### [What needs to be done]
Starting at the line that contains "Climatizzatore Hec Tide", quote each line exactly through the last line of the entries, both included.

━━ Data for the task ━━

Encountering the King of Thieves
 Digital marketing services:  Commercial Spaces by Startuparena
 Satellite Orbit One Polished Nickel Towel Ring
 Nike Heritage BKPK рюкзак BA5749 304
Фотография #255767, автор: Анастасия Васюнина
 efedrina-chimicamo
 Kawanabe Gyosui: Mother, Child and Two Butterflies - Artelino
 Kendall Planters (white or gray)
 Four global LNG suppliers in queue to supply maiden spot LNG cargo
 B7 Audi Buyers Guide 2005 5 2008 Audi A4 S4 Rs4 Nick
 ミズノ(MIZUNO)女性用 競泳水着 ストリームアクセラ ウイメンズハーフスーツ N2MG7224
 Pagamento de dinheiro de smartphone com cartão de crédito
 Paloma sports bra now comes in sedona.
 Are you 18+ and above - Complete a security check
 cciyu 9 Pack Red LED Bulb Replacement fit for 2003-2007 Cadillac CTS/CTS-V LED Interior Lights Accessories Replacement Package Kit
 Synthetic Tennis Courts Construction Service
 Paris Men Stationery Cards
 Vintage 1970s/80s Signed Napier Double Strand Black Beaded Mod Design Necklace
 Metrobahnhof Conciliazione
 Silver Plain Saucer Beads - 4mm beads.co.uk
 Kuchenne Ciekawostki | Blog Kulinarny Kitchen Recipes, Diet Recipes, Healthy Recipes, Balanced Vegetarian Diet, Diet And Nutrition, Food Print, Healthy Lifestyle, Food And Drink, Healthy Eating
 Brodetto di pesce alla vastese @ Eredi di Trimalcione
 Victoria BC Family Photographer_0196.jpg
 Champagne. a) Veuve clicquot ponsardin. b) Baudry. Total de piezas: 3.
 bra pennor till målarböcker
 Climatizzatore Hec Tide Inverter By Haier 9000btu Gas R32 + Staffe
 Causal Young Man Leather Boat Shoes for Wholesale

━━━

### [Solution to the problem]
 Climatizzatore Hec Tide Inverter By Haier 9000btu Gas R32 + Staffe
 Causal Young Man Leather Boat Shoes for Wholesale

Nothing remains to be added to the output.